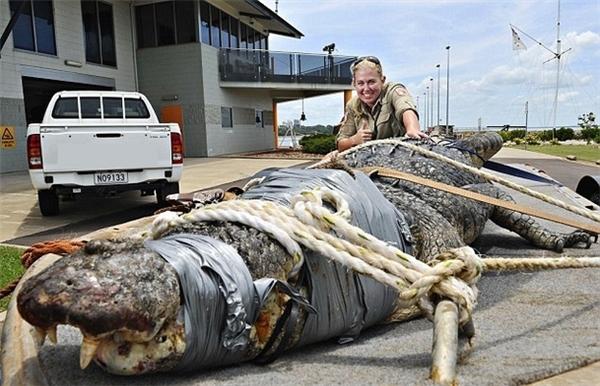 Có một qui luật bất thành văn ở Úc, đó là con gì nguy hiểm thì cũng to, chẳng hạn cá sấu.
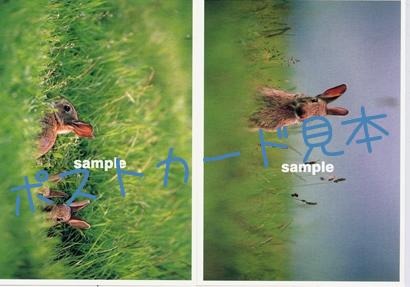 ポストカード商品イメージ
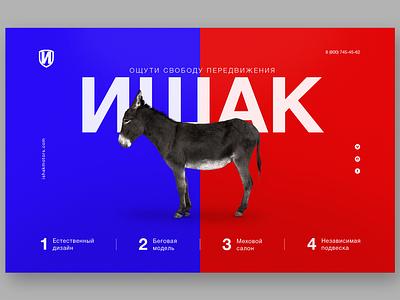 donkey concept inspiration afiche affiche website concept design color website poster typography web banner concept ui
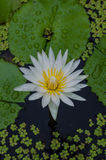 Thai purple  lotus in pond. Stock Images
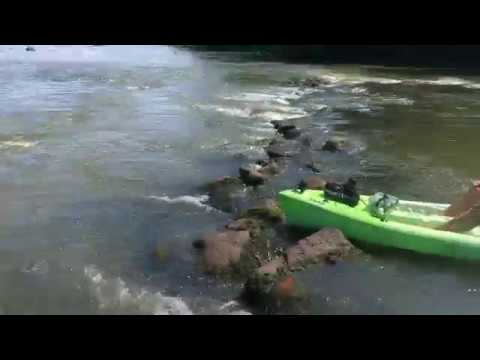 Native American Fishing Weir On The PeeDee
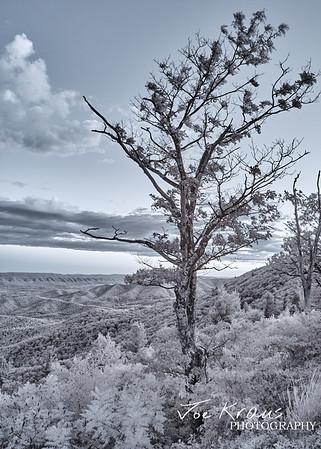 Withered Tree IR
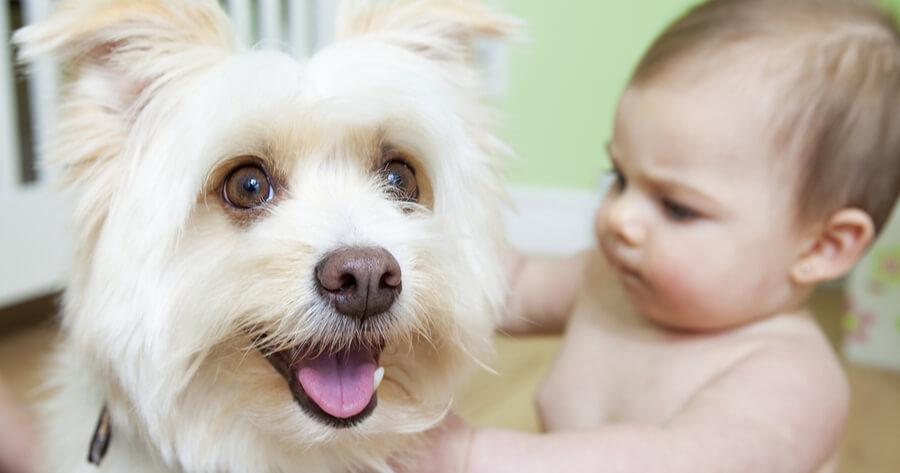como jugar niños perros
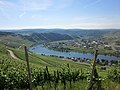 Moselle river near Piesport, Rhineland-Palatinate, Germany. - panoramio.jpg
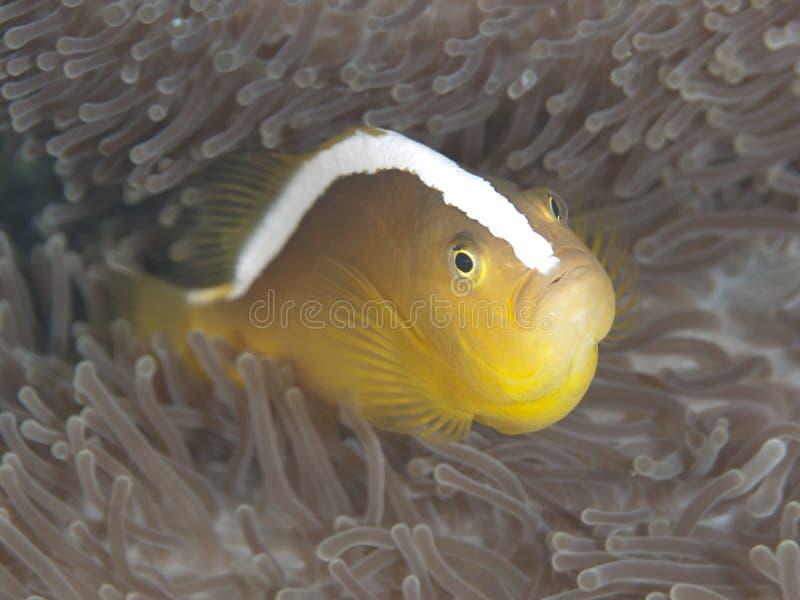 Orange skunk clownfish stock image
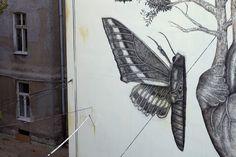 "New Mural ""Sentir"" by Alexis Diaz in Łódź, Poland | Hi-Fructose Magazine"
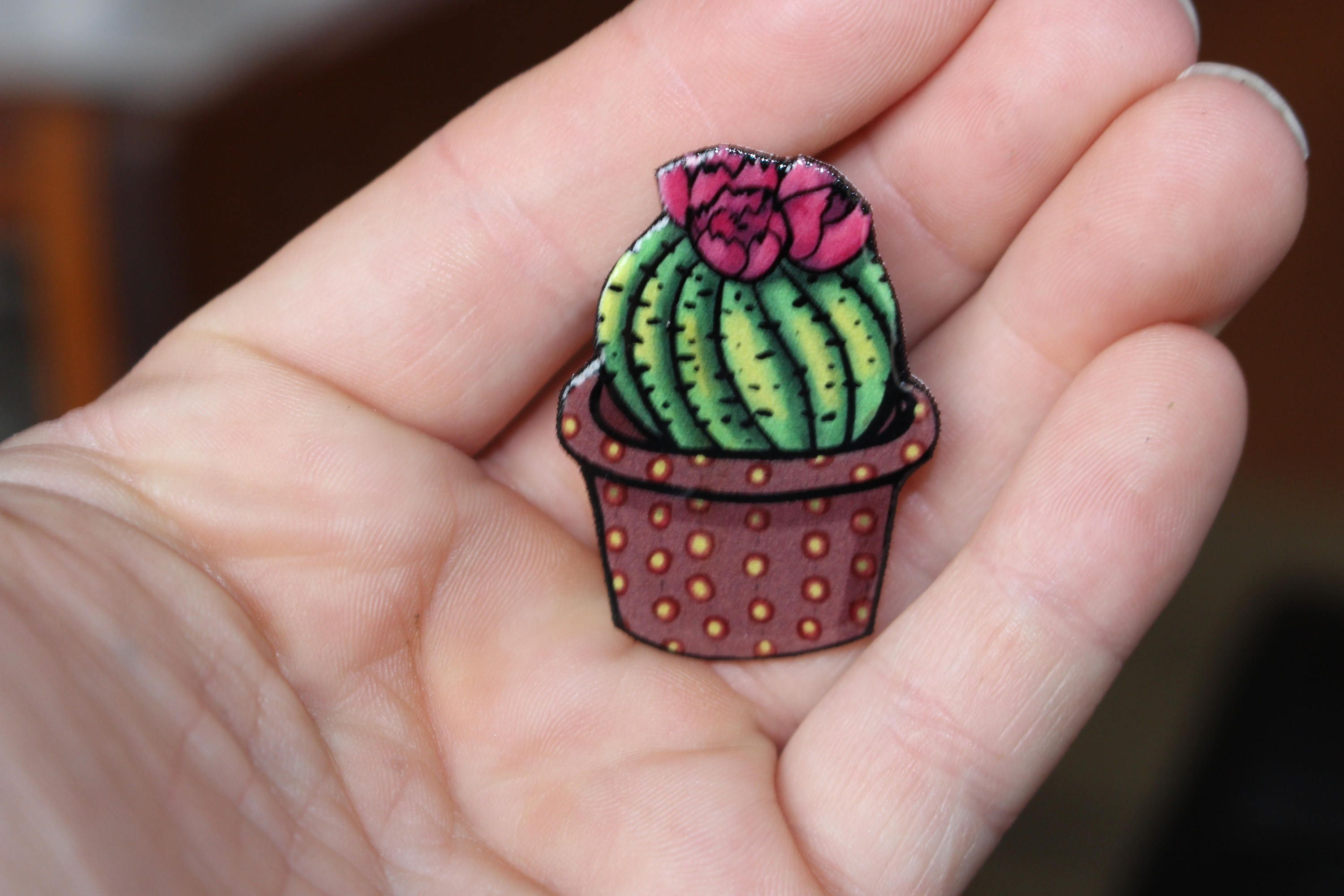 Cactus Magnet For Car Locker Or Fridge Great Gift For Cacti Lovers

==

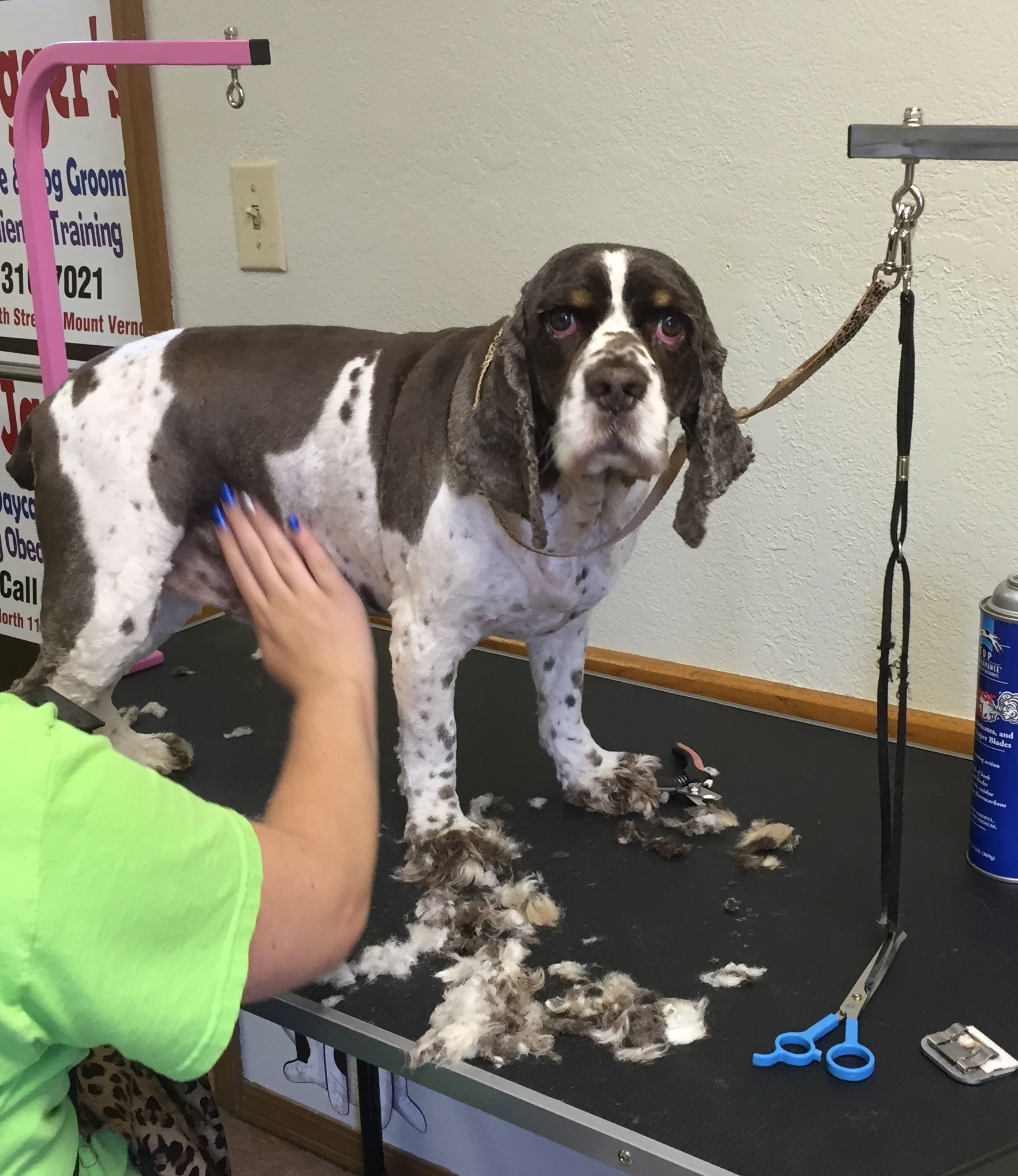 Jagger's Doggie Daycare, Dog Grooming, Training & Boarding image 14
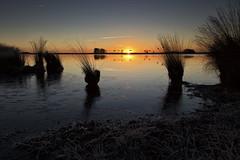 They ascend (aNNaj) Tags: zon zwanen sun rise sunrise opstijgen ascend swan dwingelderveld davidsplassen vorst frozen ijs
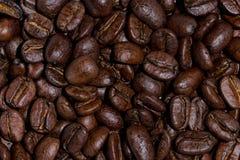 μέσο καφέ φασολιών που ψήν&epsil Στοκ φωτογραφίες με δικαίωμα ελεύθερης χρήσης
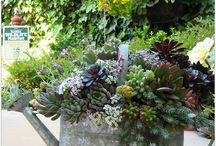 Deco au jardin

--

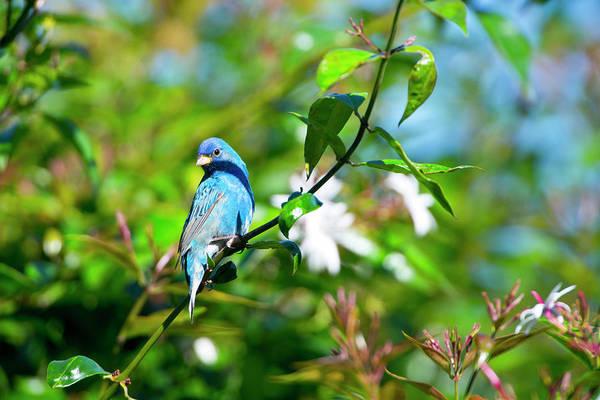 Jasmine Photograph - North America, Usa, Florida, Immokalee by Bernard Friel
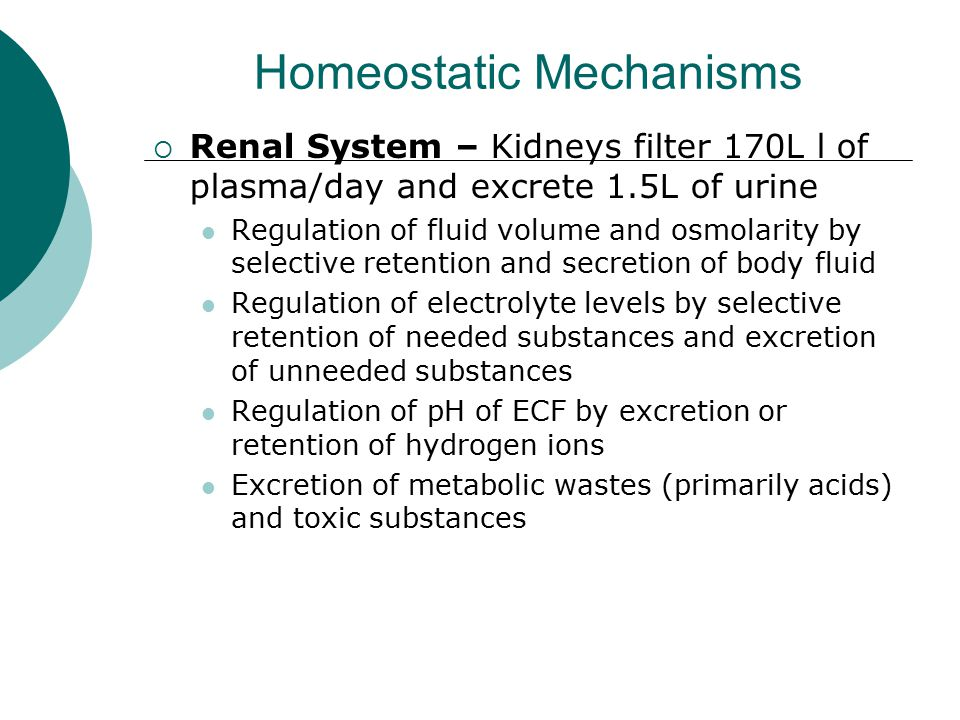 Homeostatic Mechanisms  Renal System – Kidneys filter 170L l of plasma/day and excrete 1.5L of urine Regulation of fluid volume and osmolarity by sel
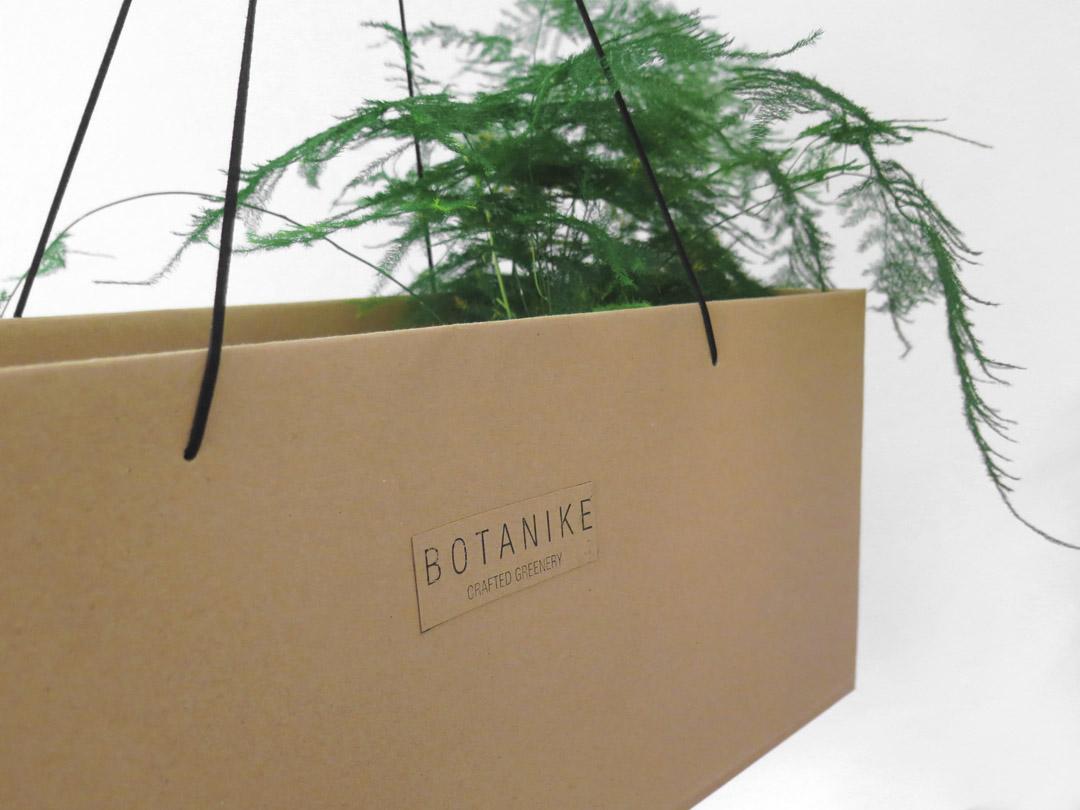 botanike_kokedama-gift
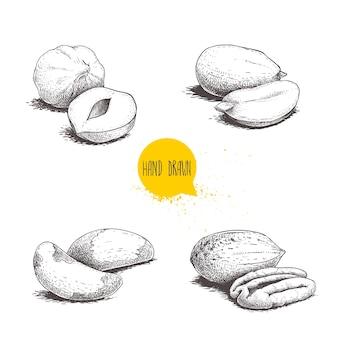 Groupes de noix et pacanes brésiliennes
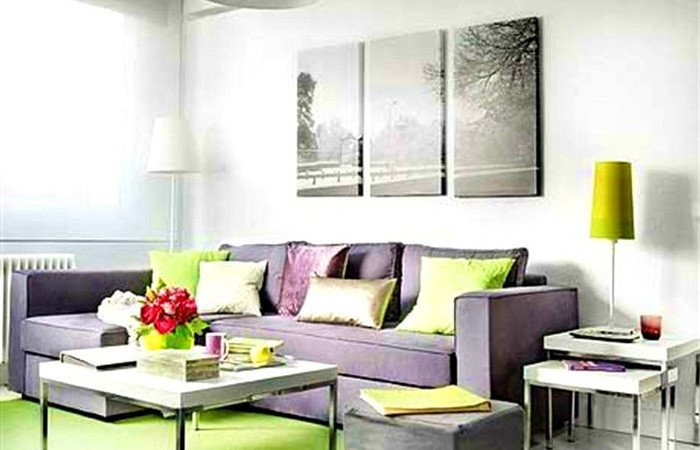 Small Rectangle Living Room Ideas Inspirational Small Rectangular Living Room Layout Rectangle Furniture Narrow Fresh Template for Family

• _The task_:
From the data above, return only the lines starting at the line that holds "Groupes de noix et pacanes brésiliennes" and ending at the line that holds "Small Rectangle Living", word for word and without pictures.

• _Task answer_:
 Groupes de noix et pacanes brésiliennes
 Small Rectangle Living Room Ideas Inspirational Small Rectangular Living Room Layout Rectangle Furniture Narrow Fresh Template for Family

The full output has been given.